PROMPT
Extract, from the records beneath this instruction, each line that contains the word "site".

Start of LISTED RECORDS

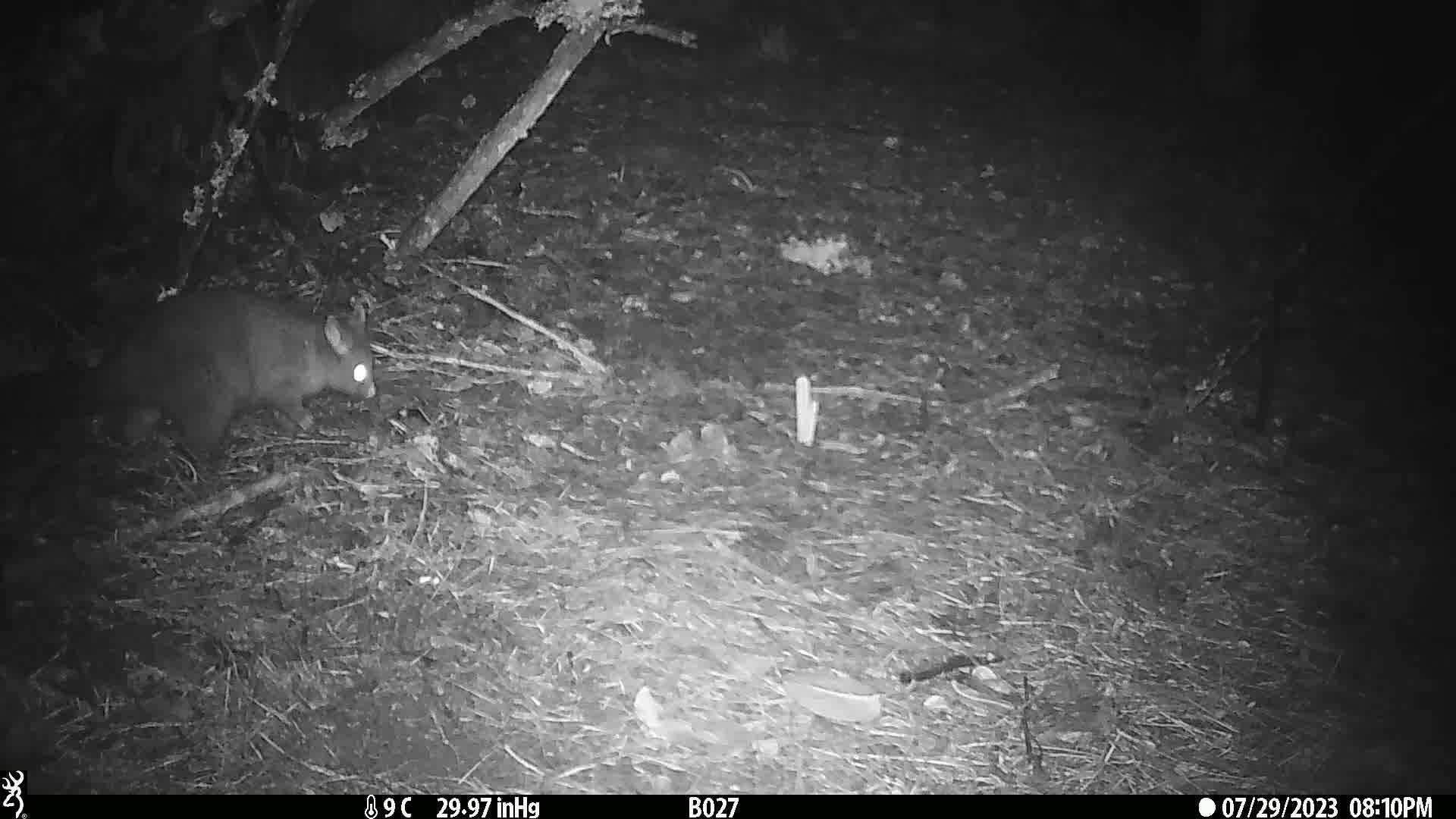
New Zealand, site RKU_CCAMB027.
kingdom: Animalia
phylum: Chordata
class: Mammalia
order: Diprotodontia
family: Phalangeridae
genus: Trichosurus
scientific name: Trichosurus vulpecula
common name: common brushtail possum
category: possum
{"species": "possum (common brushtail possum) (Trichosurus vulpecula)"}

End of LISTED RECORDS
Start of LISTED RECORDS

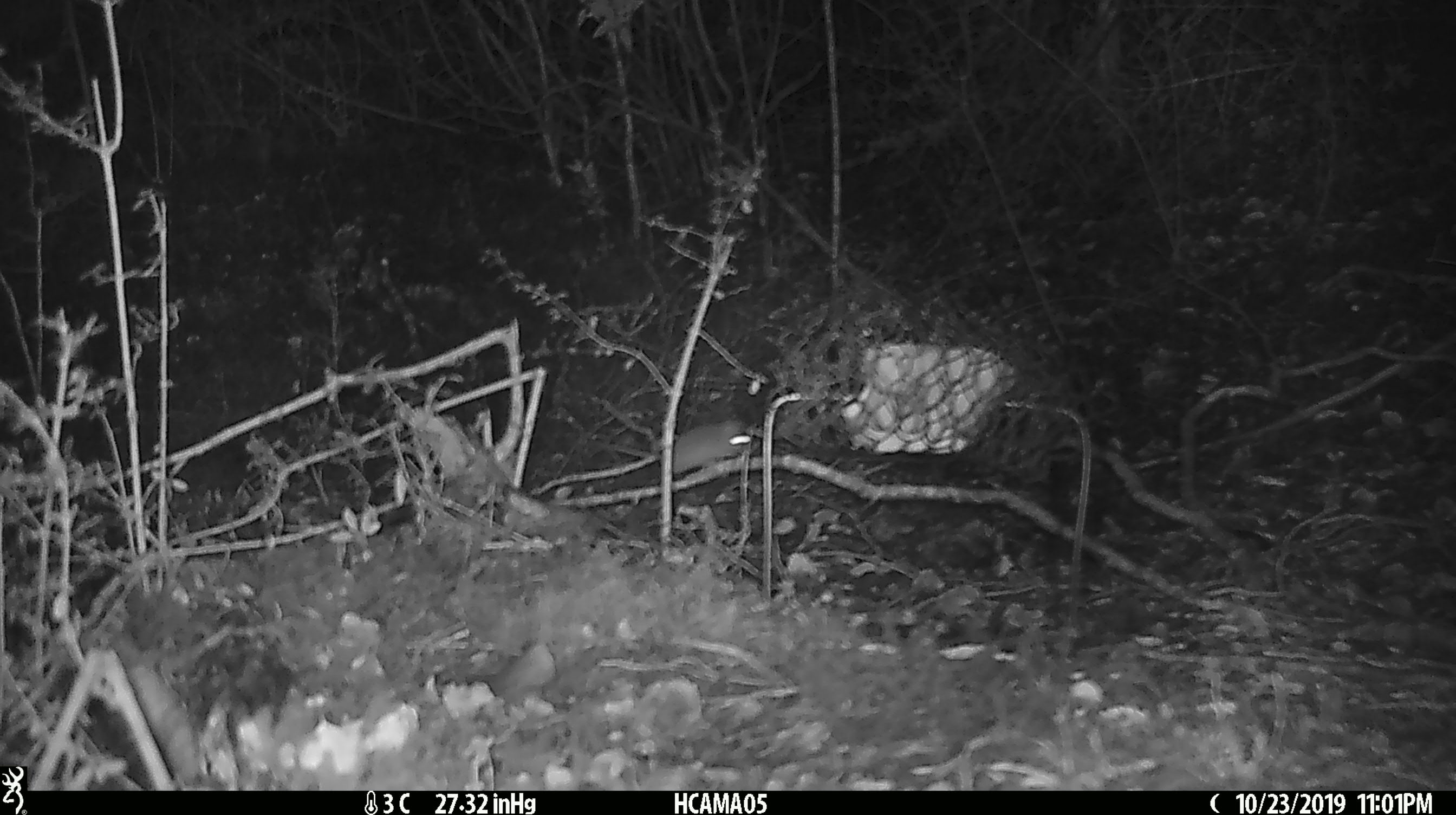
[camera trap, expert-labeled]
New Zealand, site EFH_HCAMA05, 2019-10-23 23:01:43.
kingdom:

End of LISTED RECORDS

ANSWER TO THE PROBLEM
New Zealand, site RKU_CCAMB027.
New Zealand, site EFH_HCAMA05, 2019-10-23 23:01:43.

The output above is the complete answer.